The summary statistics of bank balances by marital status show that married individuals have the highest average bank balance. In contrast, individuals who are single have the second-highest average bank balance. Divorced couples are shown as having the lowest average bank balance, perhaps in part due to income loss from legal filings, paperwork, and attorney fees. Ranking information (highest to lowest) for median bank balances is the same; however, the balances themselves are lower.
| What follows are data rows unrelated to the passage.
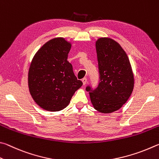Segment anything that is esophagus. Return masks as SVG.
Wrapping results in <instances>:
<instances>
[{"mask_svg":"<svg viewBox=\"0 0 159 159\" xmlns=\"http://www.w3.org/2000/svg\"><path fill=\"white\" fill-rule=\"evenodd\" d=\"M82 82H83V84L85 85L86 84H87V78H86V77H84V78H83V79L82 80Z\"/></svg>","mask_w":159,"mask_h":159,"instance_id":"34e87169","label":"esophagus"}]
</instances>
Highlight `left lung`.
Returning <instances> with one entry per match:
<instances>
[{"mask_svg":"<svg viewBox=\"0 0 159 159\" xmlns=\"http://www.w3.org/2000/svg\"><path fill=\"white\" fill-rule=\"evenodd\" d=\"M99 81L96 88L86 87L94 108L111 113L121 108L134 87L131 66L120 44L110 38H100L96 44Z\"/></svg>","mask_w":159,"mask_h":159,"instance_id":"left-lung-1","label":"left lung"}]
</instances>
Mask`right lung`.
<instances>
[{
    "mask_svg": "<svg viewBox=\"0 0 159 159\" xmlns=\"http://www.w3.org/2000/svg\"><path fill=\"white\" fill-rule=\"evenodd\" d=\"M71 44L62 38L47 42L36 53L29 71L32 98L44 110L55 112L68 106L83 83L68 61Z\"/></svg>",
    "mask_w": 159,
    "mask_h": 159,
    "instance_id": "add662e5",
    "label": "right lung"
}]
</instances>
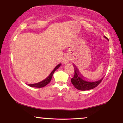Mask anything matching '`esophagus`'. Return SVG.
Wrapping results in <instances>:
<instances>
[{"label":"esophagus","mask_w":123,"mask_h":123,"mask_svg":"<svg viewBox=\"0 0 123 123\" xmlns=\"http://www.w3.org/2000/svg\"><path fill=\"white\" fill-rule=\"evenodd\" d=\"M62 60H63L62 62H63V63H67L69 61H70V57H69L68 56H65Z\"/></svg>","instance_id":"34e87169"}]
</instances>
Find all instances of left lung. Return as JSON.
Segmentation results:
<instances>
[{"label": "left lung", "mask_w": 123, "mask_h": 123, "mask_svg": "<svg viewBox=\"0 0 123 123\" xmlns=\"http://www.w3.org/2000/svg\"><path fill=\"white\" fill-rule=\"evenodd\" d=\"M104 37L108 39V38L105 36H104ZM74 72H75V74H74V76L71 79V82L75 88H76L79 90L85 91L94 89L100 84V83L101 82L103 79V78L100 79V80L95 81V82H89V81H87L84 80L76 67Z\"/></svg>", "instance_id": "obj_1"}]
</instances>
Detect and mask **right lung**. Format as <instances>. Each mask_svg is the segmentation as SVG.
Returning a JSON list of instances; mask_svg holds the SVG:
<instances>
[{
  "instance_id": "1",
  "label": "right lung",
  "mask_w": 123,
  "mask_h": 123,
  "mask_svg": "<svg viewBox=\"0 0 123 123\" xmlns=\"http://www.w3.org/2000/svg\"><path fill=\"white\" fill-rule=\"evenodd\" d=\"M60 66H61V63L57 66L54 68V70L52 71V72L50 74V75L49 76H48V77H47V78H46V79L44 80L41 81V82H39L38 83H36V84H28V85L31 86V87H38V88L44 87L45 86H46L50 82V81H51V80L52 77V76L53 75V74H54V72H55V71H56L57 68H59V67Z\"/></svg>"
}]
</instances>
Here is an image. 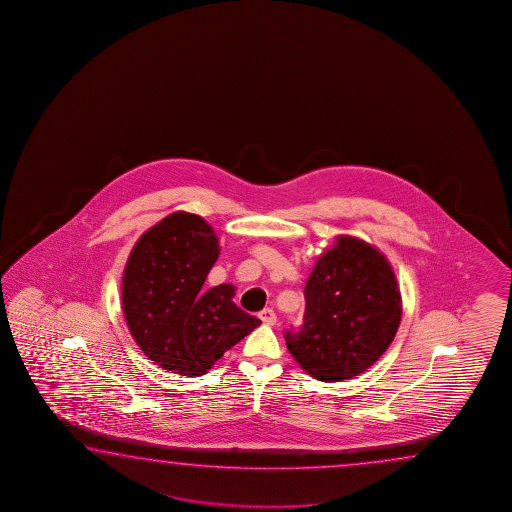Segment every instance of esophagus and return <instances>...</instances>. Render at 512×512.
Returning <instances> with one entry per match:
<instances>
[{"label": "esophagus", "instance_id": "34e87169", "mask_svg": "<svg viewBox=\"0 0 512 512\" xmlns=\"http://www.w3.org/2000/svg\"><path fill=\"white\" fill-rule=\"evenodd\" d=\"M260 319L265 322V324H276V321H278L276 312H274L272 308H265V310H261Z\"/></svg>", "mask_w": 512, "mask_h": 512}]
</instances>
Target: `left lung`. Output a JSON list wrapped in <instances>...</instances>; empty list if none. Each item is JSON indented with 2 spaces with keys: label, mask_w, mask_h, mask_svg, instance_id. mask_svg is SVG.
<instances>
[{
  "label": "left lung",
  "mask_w": 512,
  "mask_h": 512,
  "mask_svg": "<svg viewBox=\"0 0 512 512\" xmlns=\"http://www.w3.org/2000/svg\"><path fill=\"white\" fill-rule=\"evenodd\" d=\"M303 326L286 330L288 351L321 382L364 373L387 351L401 321L389 261L371 245L340 236L304 286Z\"/></svg>",
  "instance_id": "8db88e82"
}]
</instances>
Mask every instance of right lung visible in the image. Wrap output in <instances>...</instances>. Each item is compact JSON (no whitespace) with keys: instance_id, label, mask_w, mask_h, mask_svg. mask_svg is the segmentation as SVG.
Returning a JSON list of instances; mask_svg holds the SVG:
<instances>
[{"instance_id":"obj_1","label":"right lung","mask_w":512,"mask_h":512,"mask_svg":"<svg viewBox=\"0 0 512 512\" xmlns=\"http://www.w3.org/2000/svg\"><path fill=\"white\" fill-rule=\"evenodd\" d=\"M218 258L204 218L172 213L148 229L123 274V312L141 351L172 373L200 376L260 326L233 303L234 286L202 290Z\"/></svg>"}]
</instances>
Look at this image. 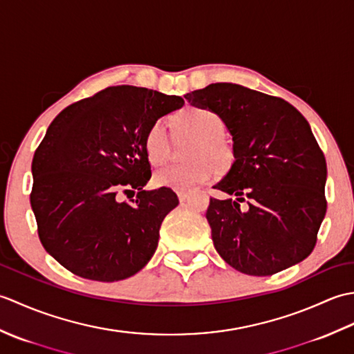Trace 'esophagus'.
Segmentation results:
<instances>
[{
  "label": "esophagus",
  "instance_id": "34e87169",
  "mask_svg": "<svg viewBox=\"0 0 354 354\" xmlns=\"http://www.w3.org/2000/svg\"><path fill=\"white\" fill-rule=\"evenodd\" d=\"M187 198H189V192H178V199L184 202Z\"/></svg>",
  "mask_w": 354,
  "mask_h": 354
}]
</instances>
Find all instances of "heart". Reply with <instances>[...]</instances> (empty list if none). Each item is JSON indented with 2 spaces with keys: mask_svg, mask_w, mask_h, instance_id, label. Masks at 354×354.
<instances>
[{
  "mask_svg": "<svg viewBox=\"0 0 354 354\" xmlns=\"http://www.w3.org/2000/svg\"><path fill=\"white\" fill-rule=\"evenodd\" d=\"M178 131L198 137L189 164H167L158 169L153 183L158 187L187 192L199 184L208 183L216 175V163L227 165L231 160V146L223 137L225 122L217 112L204 106H190L173 117ZM142 147L149 162L160 165L169 158L170 142L165 123L156 120L146 131Z\"/></svg>",
  "mask_w": 354,
  "mask_h": 354,
  "instance_id": "obj_1",
  "label": "heart"
}]
</instances>
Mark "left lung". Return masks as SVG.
Segmentation results:
<instances>
[{
    "instance_id": "8db88e82",
    "label": "left lung",
    "mask_w": 354,
    "mask_h": 354,
    "mask_svg": "<svg viewBox=\"0 0 354 354\" xmlns=\"http://www.w3.org/2000/svg\"><path fill=\"white\" fill-rule=\"evenodd\" d=\"M185 99L217 112L234 141L236 160L214 189L236 199L209 198L207 209L221 257L255 277L309 257L327 212V164L301 112L236 84L208 85Z\"/></svg>"
}]
</instances>
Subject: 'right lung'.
Instances as JSON below:
<instances>
[{"instance_id": "obj_1", "label": "right lung", "mask_w": 354, "mask_h": 354, "mask_svg": "<svg viewBox=\"0 0 354 354\" xmlns=\"http://www.w3.org/2000/svg\"><path fill=\"white\" fill-rule=\"evenodd\" d=\"M183 104V97L120 85L53 120L33 156L30 204L45 251L70 272L118 281L152 257L164 217L179 201L167 187L142 190L152 176L142 140ZM135 191V200L119 201Z\"/></svg>"}]
</instances>
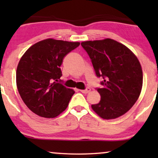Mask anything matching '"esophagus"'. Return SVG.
<instances>
[{"label": "esophagus", "instance_id": "esophagus-1", "mask_svg": "<svg viewBox=\"0 0 158 158\" xmlns=\"http://www.w3.org/2000/svg\"><path fill=\"white\" fill-rule=\"evenodd\" d=\"M79 90L81 92L83 93V94H88V93L90 91V88H86L85 90Z\"/></svg>", "mask_w": 158, "mask_h": 158}]
</instances>
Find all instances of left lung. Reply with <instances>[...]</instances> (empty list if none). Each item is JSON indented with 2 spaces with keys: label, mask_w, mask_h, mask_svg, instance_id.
Returning a JSON list of instances; mask_svg holds the SVG:
<instances>
[{
  "label": "left lung",
  "mask_w": 158,
  "mask_h": 158,
  "mask_svg": "<svg viewBox=\"0 0 158 158\" xmlns=\"http://www.w3.org/2000/svg\"><path fill=\"white\" fill-rule=\"evenodd\" d=\"M98 77H103L98 103L92 109L103 119H114L126 114L139 98L143 75L135 54L112 39L81 42Z\"/></svg>",
  "instance_id": "8db88e82"
}]
</instances>
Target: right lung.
Returning a JSON list of instances; mask_svg holds the SVG:
<instances>
[{
    "mask_svg": "<svg viewBox=\"0 0 158 158\" xmlns=\"http://www.w3.org/2000/svg\"><path fill=\"white\" fill-rule=\"evenodd\" d=\"M80 45L47 39L29 47L16 69V85L21 98L36 115L55 118L67 109L74 90L58 83L60 66L68 54Z\"/></svg>",
    "mask_w": 158,
    "mask_h": 158,
    "instance_id": "add662e5",
    "label": "right lung"
}]
</instances>
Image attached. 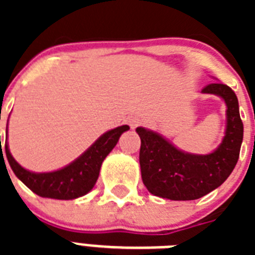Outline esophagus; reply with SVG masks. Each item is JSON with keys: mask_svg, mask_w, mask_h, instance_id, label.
<instances>
[{"mask_svg": "<svg viewBox=\"0 0 255 255\" xmlns=\"http://www.w3.org/2000/svg\"><path fill=\"white\" fill-rule=\"evenodd\" d=\"M141 124V120L139 119V117H130L129 119V125L131 126V129H135V128H138L139 125Z\"/></svg>", "mask_w": 255, "mask_h": 255, "instance_id": "esophagus-1", "label": "esophagus"}]
</instances>
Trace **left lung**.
<instances>
[{"label":"left lung","mask_w":255,"mask_h":255,"mask_svg":"<svg viewBox=\"0 0 255 255\" xmlns=\"http://www.w3.org/2000/svg\"><path fill=\"white\" fill-rule=\"evenodd\" d=\"M202 92L220 97L226 105L225 135L213 152H184L163 135L141 126L136 128L141 141V179L155 197L170 200L199 199L224 184L238 163L244 135L238 97L231 88L221 83H212Z\"/></svg>","instance_id":"1"}]
</instances>
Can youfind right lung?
Returning <instances> with one entry per match:
<instances>
[{"label":"right lung","mask_w":255,"mask_h":255,"mask_svg":"<svg viewBox=\"0 0 255 255\" xmlns=\"http://www.w3.org/2000/svg\"><path fill=\"white\" fill-rule=\"evenodd\" d=\"M129 129L128 125H123L108 130L101 135L83 154L79 155L75 161L60 170L51 172H33L22 167L10 153L7 138L4 141V150L11 170L16 175L17 179L33 193L42 198L71 200L88 194L93 189L100 176L102 162L114 149L121 134ZM0 157H3L2 152Z\"/></svg>","instance_id":"obj_1"}]
</instances>
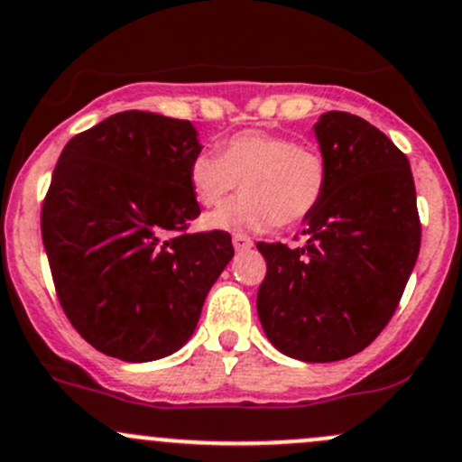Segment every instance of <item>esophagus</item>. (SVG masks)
Instances as JSON below:
<instances>
[{
	"mask_svg": "<svg viewBox=\"0 0 462 462\" xmlns=\"http://www.w3.org/2000/svg\"><path fill=\"white\" fill-rule=\"evenodd\" d=\"M232 245H235L236 252H245V250H250V247H252V239H250V236H245V235H235V236H232Z\"/></svg>",
	"mask_w": 462,
	"mask_h": 462,
	"instance_id": "34e87169",
	"label": "esophagus"
}]
</instances>
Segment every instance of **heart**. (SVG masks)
<instances>
[{"label": "heart", "mask_w": 462, "mask_h": 462, "mask_svg": "<svg viewBox=\"0 0 462 462\" xmlns=\"http://www.w3.org/2000/svg\"><path fill=\"white\" fill-rule=\"evenodd\" d=\"M329 168L312 145L283 134L244 130L221 145V154L201 150L188 166V181L201 206H217L244 186V194L203 217L206 230L261 232L294 226L319 208Z\"/></svg>", "instance_id": "heart-1"}]
</instances>
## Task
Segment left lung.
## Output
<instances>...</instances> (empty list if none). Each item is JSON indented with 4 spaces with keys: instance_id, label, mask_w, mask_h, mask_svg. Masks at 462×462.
Listing matches in <instances>:
<instances>
[{
    "instance_id": "1",
    "label": "left lung",
    "mask_w": 462,
    "mask_h": 462,
    "mask_svg": "<svg viewBox=\"0 0 462 462\" xmlns=\"http://www.w3.org/2000/svg\"><path fill=\"white\" fill-rule=\"evenodd\" d=\"M329 168L303 247L256 244L268 274L256 294L265 337L305 363L365 349L390 323L420 250L410 162L385 134L349 113L314 124Z\"/></svg>"
}]
</instances>
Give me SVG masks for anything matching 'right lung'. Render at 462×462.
<instances>
[{"instance_id":"obj_1","label":"right lung","mask_w":462,"mask_h":462,"mask_svg":"<svg viewBox=\"0 0 462 462\" xmlns=\"http://www.w3.org/2000/svg\"><path fill=\"white\" fill-rule=\"evenodd\" d=\"M190 121L125 110L61 150L42 236L72 328L125 363L170 356L197 329L203 300L235 256L227 232L183 235L199 217L188 166Z\"/></svg>"}]
</instances>
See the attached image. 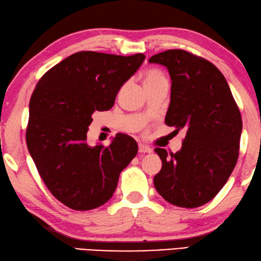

Whereas married couples show the highest average bank balances, the mean (standard deviation) variance is also the highest in this category.

In [11]:
print("\033[1m"+'Bank Balance Summary Statistics by Marital Status:'+"\033[1m")

def summary_by_marital():
    pd.options.display.float_format = '{:,.2f}'.format
    new2 = eurobank2.groupby('marital')['balance'].agg(["mean", "median", "std", "min", "max"])
    new2.loc['Total'] = new2.sum(numeric_only=True, axis=0)
    column_rename = {'mean': 'Mean', 'median': 'Median','std': 'Standard Deviation',\
                         'min':'Minimum','max': 'Maximum'}
    dfsummary2 = new2.rename(columns = column_rename)
    return dfsummary2
    
summary_by_marital()
Bank Balance Summary Statistics by Marital Status:
Out[11]:
Mean Median Standard Deviation Minimum Maximum
marital
divorced 1,179.32 353.00 2,943.52 -4,057.00 66,721.00
married 1,427.87 477.00 3,160.23 -6,847.00 98,417.00
single 1,302.96 441.00 2,886.05 -8,019.00 102,127.00
Total 3,910.15 1,271.00 8,989.79 -18,923.00 267,265.00

The table below illustrates deposits by marital status. In examining this data, one must consider what all of this means from a marketing perspective. Each campaign has its unique premise for onboarding new clients to higher-tier services and offerings; hence this is why large conglomerate banks have promotional offers visa vie sales calls, pamphlets, and other promotional materials. In this case, the outcome of a successful campaign is that of a customer making a deposit.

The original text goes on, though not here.